Saturday 13 June 2020

‘Drop ten, turn and face’ Quilty’s Football Yarns 3 LWT and Brian Moore

‘Drop ten, turn and face’
Quilty’s Football Yarns 3
LWT and Brian Moore
Playing, supporting and coaching. To me these three activities are just different takes on something that became one of the most important and time consuming things of in my life, Football. I’ll speak chiefly on the latter here but bear in mind that they were all impacting on me as a person 12 hours a day, for nine months of every year, ever since I can remember.
The earliest recollection I have of football was when my step dad Cyril took me around to his parent’s house in Haggerston to watch the 1961 FA Cup Final on TV. I’d parked myself under the dinner table to watch and in spite of the game passing me by, remember everyone being happy as Spurs beat Leicester City 2-0. There began a great tough love affair. Even today I’ll give new Spurs supporters this piece of advice.

Material supplied

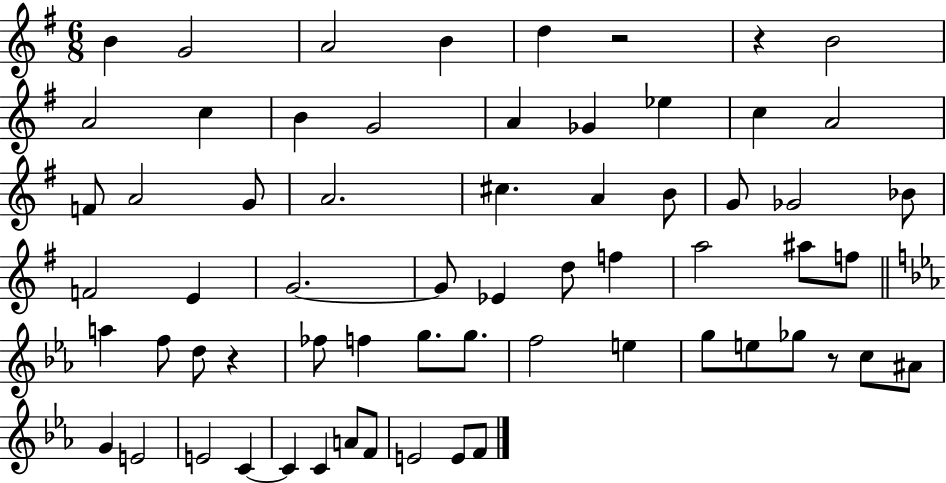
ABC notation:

X:1
T:Untitled
M:6/8
L:1/4
K:G
B G2 A2 B d z2 z B2 A2 c B G2 A _G _e c A2 F/2 A2 G/2 A2 ^c A B/2 G/2 _G2 _B/2 F2 E G2 G/2 _E d/2 f a2 ^a/2 f/2 a f/2 d/2 z _f/2 f g/2 g/2 f2 e g/2 e/2 _g/2 z/2 c/2 ^A/2 G E2 E2 C C C A/2 F/2 E2 E/2 F/2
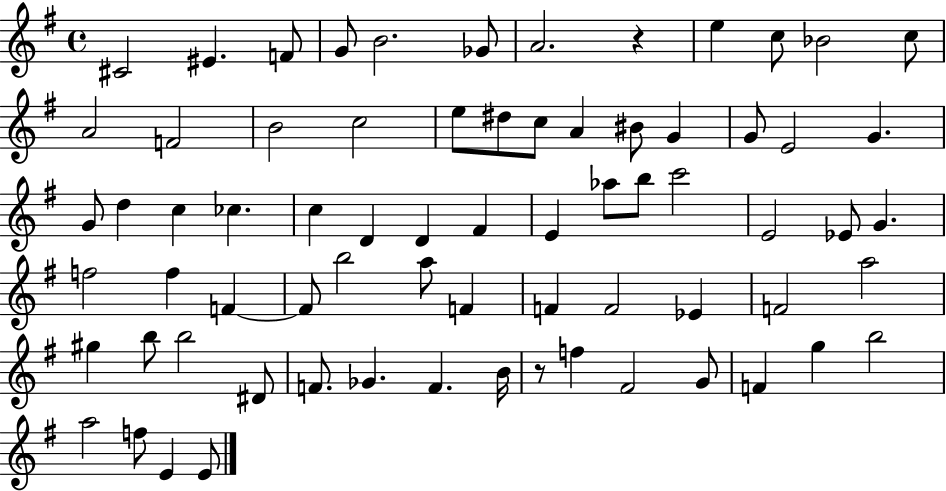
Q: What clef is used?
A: treble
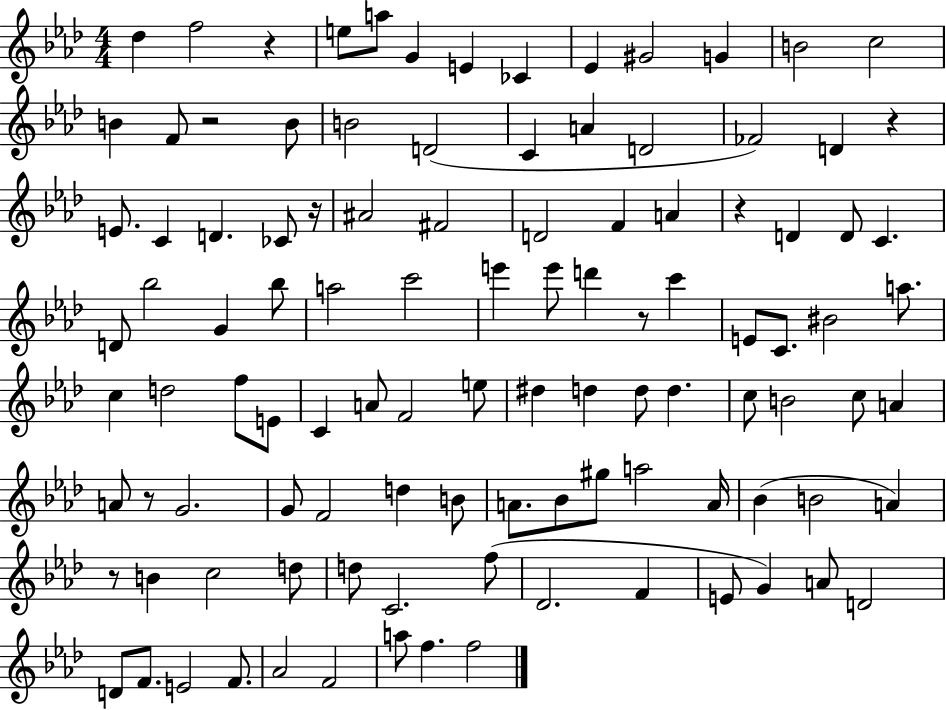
{
  \clef treble
  \numericTimeSignature
  \time 4/4
  \key aes \major
  \repeat volta 2 { des''4 f''2 r4 | e''8 a''8 g'4 e'4 ces'4 | ees'4 gis'2 g'4 | b'2 c''2 | \break b'4 f'8 r2 b'8 | b'2 d'2( | c'4 a'4 d'2 | fes'2) d'4 r4 | \break e'8. c'4 d'4. ces'8 r16 | ais'2 fis'2 | d'2 f'4 a'4 | r4 d'4 d'8 c'4. | \break d'8 bes''2 g'4 bes''8 | a''2 c'''2 | e'''4 e'''8 d'''4 r8 c'''4 | e'8 c'8. bis'2 a''8. | \break c''4 d''2 f''8 e'8 | c'4 a'8 f'2 e''8 | dis''4 d''4 d''8 d''4. | c''8 b'2 c''8 a'4 | \break a'8 r8 g'2. | g'8 f'2 d''4 b'8 | a'8. bes'8 gis''8 a''2 a'16 | bes'4( b'2 a'4) | \break r8 b'4 c''2 d''8 | d''8 c'2. f''8( | des'2. f'4 | e'8 g'4) a'8 d'2 | \break d'8 f'8. e'2 f'8. | aes'2 f'2 | a''8 f''4. f''2 | } \bar "|."
}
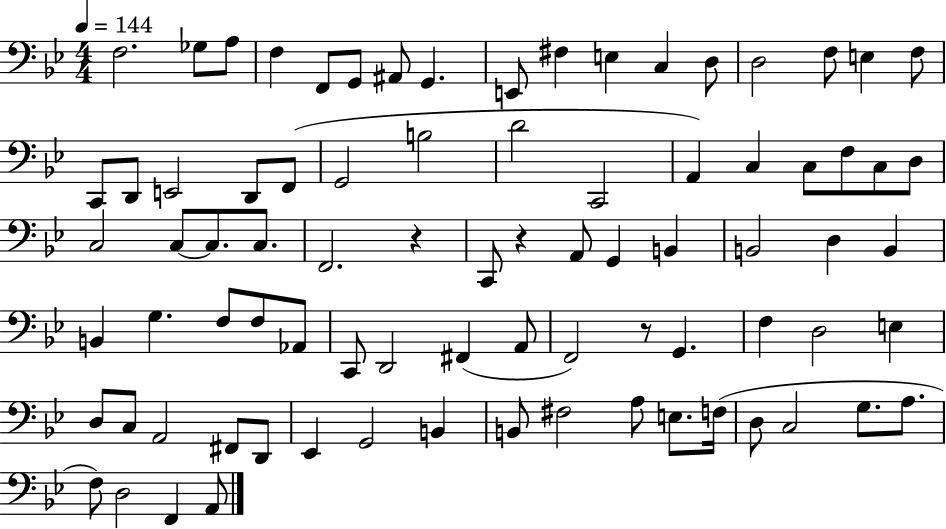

Stated goal 1
In the football yarn, who won the 1961 FA Cup Final, and by what score?
Stated goal 2
Name every activity the football yarn lists as a different take on football.
Stated goal 3
Extend the football yarn with one or two paragraphs in the same voice, picking up right after its last sentence.
The items have no role in any of this work.

Task answer 1
Spurs beat Leicester City 2-0.

Task answer 2
Playing, supporting and coaching.

Task answer 3
“Welcome to a lifetime of nearlyness, punctuated by the occasional actuality”
Family ties
As it would turn out me becoming a Spurs fan had been a very close run thing. In North East London there are many families who literally split internally for their football allegiance. Usually Tottenham and Arsenal but occasionally West Ham. My own extended family was no exception but my Quilty grandparents, were definitely all Arsenal. They lived in old flats not a hundred yards from Highbury in Avenal Road. That’s the way I would have surely headed team-wise but for the fortunate intervention of divorce. Mum and Dad split when I was seven years old and across I drifted into the light to support Spurs.
My relationship with my own father became a distant one. Not because he was an Arsenal fan and I was now Tottenham, it was more because I lived in Hackney and he had a new life and family out Carpenders Park way near Watford. The main way we kept in touch was through football. Dad worked at London Weekend Television in their ‘Outside Broadcast Unit’ covering the Big Match. As time went on going to games became the main way we saw each other. I’d make my way to White Hart Lane, seek out the Outside Broadcast trucks and he’d come and pick me up. At Tottenham they had a small TV gantry where commentator Brian Moore and a sound guy would sit.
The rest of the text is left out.